Copy, from the entries below, each line in which the string "Card" appears.

The records:
————————
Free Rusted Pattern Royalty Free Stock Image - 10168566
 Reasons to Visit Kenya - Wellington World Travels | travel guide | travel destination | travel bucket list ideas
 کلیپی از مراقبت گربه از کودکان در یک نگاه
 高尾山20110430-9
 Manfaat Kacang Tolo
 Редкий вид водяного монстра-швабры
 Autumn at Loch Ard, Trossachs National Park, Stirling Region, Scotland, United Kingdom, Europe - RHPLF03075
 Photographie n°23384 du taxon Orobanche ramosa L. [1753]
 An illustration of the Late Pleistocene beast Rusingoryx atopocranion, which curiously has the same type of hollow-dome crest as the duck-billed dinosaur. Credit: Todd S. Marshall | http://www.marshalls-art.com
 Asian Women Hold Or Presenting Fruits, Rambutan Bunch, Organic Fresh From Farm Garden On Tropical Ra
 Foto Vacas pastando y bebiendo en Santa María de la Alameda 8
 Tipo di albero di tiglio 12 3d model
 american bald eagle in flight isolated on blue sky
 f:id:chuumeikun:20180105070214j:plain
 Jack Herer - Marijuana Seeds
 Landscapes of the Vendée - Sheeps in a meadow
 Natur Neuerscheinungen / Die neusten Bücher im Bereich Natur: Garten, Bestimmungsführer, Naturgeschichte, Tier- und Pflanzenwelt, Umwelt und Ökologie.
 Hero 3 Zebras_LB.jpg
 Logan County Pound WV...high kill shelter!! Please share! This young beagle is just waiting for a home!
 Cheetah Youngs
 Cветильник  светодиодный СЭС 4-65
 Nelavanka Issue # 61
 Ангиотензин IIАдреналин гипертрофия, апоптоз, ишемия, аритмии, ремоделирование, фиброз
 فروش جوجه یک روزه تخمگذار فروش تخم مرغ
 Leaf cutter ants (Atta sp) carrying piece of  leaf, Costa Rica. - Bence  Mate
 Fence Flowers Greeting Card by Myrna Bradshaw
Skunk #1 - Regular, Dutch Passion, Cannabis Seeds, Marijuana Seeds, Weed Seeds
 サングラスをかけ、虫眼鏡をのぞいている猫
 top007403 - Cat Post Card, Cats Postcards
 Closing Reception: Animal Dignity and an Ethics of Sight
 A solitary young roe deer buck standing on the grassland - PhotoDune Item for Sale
————————
Written answer:
 Fence Flowers Greeting Card by Myrna Bradshaw
 top007403 - Cat Post Card, Cats Postcards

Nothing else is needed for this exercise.